- Data under study
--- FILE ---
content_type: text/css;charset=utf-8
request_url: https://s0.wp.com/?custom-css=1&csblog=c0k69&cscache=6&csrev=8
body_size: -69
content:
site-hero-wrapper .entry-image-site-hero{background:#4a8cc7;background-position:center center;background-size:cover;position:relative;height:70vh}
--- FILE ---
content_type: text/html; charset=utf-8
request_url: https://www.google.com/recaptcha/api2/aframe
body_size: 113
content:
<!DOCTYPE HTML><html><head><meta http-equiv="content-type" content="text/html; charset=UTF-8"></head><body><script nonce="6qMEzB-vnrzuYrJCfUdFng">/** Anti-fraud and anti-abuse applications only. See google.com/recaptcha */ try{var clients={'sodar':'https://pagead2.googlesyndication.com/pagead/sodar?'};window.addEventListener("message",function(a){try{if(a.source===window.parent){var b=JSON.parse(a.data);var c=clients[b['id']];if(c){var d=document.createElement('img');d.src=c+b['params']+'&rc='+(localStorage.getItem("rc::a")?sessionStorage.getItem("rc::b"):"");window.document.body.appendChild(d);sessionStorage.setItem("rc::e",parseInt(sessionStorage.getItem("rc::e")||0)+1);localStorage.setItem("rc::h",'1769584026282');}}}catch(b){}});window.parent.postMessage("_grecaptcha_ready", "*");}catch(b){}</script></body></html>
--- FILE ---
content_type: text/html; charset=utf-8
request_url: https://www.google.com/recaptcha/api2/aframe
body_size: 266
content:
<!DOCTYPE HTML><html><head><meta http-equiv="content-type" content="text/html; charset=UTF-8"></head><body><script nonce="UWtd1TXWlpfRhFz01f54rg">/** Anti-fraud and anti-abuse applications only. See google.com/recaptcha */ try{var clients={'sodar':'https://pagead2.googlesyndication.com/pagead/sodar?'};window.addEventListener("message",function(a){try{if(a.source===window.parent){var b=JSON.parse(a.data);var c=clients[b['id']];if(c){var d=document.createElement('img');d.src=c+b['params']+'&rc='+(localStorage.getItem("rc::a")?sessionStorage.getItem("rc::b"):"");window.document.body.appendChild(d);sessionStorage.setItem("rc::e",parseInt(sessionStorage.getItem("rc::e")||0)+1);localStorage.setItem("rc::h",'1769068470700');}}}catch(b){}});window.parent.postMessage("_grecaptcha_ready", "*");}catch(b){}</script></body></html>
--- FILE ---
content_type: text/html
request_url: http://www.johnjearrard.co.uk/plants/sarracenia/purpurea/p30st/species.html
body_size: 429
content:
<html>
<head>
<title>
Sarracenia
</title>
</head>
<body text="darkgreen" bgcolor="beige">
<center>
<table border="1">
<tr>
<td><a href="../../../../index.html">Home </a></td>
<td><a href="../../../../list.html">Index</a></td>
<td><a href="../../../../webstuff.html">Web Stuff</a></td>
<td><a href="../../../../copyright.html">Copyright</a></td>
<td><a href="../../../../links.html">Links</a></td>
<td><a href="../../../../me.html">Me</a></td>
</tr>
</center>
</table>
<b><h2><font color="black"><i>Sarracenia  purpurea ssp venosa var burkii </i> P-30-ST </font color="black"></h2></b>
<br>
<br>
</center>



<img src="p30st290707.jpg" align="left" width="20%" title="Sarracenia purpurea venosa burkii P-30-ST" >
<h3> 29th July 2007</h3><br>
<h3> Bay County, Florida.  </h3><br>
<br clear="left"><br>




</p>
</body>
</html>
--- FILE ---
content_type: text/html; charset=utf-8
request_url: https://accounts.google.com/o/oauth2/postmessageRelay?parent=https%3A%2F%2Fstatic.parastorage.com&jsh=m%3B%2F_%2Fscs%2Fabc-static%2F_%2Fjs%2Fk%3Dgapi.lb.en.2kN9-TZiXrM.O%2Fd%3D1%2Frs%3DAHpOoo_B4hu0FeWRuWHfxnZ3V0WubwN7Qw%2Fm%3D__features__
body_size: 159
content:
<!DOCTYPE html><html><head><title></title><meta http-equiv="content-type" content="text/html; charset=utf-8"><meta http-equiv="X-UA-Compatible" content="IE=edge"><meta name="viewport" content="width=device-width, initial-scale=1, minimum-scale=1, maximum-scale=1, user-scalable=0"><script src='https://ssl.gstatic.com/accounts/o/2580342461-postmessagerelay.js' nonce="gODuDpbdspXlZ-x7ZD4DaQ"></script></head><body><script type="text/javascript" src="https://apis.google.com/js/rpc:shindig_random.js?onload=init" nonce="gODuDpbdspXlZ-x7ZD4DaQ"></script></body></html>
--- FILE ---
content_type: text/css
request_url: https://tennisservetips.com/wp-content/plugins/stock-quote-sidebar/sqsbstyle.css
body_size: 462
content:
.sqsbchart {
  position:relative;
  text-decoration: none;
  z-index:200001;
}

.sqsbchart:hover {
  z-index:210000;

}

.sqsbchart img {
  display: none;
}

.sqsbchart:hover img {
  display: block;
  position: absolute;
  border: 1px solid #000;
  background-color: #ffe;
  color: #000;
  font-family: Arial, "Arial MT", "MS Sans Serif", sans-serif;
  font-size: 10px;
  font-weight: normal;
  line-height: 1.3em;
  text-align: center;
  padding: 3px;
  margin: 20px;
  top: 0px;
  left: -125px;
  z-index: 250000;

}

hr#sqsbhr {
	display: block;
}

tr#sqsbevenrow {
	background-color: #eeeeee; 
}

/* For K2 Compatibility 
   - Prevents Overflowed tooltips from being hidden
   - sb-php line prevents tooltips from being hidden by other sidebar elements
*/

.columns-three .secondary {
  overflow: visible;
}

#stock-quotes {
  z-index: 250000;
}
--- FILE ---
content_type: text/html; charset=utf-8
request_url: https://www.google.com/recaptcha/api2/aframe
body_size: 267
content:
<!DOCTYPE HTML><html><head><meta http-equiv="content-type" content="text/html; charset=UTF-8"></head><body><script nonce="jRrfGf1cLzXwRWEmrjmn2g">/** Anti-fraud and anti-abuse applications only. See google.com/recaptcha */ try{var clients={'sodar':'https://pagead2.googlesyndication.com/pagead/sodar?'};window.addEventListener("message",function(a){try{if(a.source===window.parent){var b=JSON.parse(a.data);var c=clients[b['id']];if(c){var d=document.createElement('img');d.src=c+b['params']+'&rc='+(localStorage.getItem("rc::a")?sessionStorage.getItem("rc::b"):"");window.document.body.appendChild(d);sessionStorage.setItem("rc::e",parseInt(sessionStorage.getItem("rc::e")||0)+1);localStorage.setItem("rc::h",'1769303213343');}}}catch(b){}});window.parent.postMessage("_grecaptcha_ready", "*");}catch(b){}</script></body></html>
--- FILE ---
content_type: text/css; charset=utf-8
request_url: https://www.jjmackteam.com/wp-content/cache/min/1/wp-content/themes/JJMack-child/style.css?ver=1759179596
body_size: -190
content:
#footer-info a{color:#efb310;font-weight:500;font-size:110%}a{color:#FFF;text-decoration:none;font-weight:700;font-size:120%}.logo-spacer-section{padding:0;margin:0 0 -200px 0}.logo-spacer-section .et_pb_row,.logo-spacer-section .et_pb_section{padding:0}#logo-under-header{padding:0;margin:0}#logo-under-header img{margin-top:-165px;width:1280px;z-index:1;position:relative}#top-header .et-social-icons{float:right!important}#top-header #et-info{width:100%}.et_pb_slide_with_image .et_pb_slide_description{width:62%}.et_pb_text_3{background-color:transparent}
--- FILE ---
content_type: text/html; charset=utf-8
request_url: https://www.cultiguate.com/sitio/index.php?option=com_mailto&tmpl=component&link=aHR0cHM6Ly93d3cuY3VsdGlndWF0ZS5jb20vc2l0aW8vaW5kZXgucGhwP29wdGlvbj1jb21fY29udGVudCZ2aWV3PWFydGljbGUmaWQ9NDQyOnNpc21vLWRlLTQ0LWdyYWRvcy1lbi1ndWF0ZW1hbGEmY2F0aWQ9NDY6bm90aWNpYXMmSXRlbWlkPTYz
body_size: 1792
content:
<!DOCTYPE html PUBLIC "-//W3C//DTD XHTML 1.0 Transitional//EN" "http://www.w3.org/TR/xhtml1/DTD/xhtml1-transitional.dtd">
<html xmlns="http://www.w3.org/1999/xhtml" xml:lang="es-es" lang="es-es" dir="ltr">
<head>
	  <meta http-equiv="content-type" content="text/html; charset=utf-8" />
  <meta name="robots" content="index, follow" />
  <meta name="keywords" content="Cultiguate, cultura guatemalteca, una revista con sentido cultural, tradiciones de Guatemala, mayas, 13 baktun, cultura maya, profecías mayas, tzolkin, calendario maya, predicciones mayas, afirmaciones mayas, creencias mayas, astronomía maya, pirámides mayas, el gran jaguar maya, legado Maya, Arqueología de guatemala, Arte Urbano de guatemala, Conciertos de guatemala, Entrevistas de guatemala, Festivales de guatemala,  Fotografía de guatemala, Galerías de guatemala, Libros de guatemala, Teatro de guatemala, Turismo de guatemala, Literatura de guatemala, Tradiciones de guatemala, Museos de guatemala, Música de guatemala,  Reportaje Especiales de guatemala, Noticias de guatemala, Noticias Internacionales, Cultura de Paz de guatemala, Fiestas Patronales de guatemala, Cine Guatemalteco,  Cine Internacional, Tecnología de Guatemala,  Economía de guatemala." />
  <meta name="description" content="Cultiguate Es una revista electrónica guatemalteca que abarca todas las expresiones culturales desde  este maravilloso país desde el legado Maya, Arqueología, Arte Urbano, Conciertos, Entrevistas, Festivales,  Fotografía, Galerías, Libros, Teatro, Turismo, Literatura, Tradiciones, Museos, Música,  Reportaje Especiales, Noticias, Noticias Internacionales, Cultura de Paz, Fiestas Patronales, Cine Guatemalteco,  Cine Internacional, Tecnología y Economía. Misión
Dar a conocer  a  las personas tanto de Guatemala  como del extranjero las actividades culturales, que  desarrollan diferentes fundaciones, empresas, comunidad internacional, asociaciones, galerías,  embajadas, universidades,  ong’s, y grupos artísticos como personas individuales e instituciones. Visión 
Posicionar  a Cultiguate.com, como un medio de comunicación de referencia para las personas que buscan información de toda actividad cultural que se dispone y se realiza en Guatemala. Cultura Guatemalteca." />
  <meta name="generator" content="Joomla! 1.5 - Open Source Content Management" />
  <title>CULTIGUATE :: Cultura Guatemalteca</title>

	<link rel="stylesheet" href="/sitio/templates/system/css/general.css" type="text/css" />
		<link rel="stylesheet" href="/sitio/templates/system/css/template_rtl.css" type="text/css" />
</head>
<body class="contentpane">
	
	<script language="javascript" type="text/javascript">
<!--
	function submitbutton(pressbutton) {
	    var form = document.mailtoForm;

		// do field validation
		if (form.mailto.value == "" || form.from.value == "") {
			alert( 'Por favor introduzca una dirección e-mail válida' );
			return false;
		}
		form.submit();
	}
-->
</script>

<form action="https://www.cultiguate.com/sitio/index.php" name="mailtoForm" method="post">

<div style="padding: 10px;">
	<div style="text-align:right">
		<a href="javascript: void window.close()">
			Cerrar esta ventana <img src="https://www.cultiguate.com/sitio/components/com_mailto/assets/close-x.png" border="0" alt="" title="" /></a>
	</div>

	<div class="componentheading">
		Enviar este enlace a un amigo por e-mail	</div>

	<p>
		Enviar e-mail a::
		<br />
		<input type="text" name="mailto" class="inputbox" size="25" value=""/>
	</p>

- Description of the task
Identify and extract each line of the listing that contains "Maya".

- Solution for this problem
  <meta name="keywords" content="Cultiguate, cultura guatemalteca, una revista con sentido cultural, tradiciones de Guatemala, mayas, 13 baktun, cultura maya, profecías mayas, tzolkin, calendario maya, predicciones mayas, afirmaciones mayas, creencias mayas, astronomía maya, pirámides mayas, el gran jaguar maya, legado Maya, Arqueología de guatemala, Arte Urbano de guatemala, Conciertos de guatemala, Entrevistas de guatemala, Festivales de guatemala,  Fotografía de guatemala, Galerías de guatemala, Libros de guatemala, Teatro de guatemala, Turismo de guatemala, Literatura de guatemala, Tradiciones de guatemala, Museos de guatemala, Música de guatemala,  Reportaje Especiales de guatemala, Noticias de guatemala, Noticias Internacionales, Cultura de Paz de guatemala, Fiestas Patronales de guatemala, Cine Guatemalteco,  Cine Internacional, Tecnología de Guatemala,  Economía de guatemala." />
  <meta name="description" content="Cultiguate Es una revista electrónica guatemalteca que abarca todas las expresiones culturales desde  este maravilloso país desde el legado Maya, Arqueología, Arte Urbano, Conciertos, Entrevistas, Festivales,  Fotografía, Galerías, Libros, Teatro, Turismo, Literatura, Tradiciones, Museos, Música,  Reportaje Especiales, Noticias, Noticias Internacionales, Cultura de Paz, Fiestas Patronales, Cine Guatemalteco,  Cine Internacional, Tecnología y Economía. Misión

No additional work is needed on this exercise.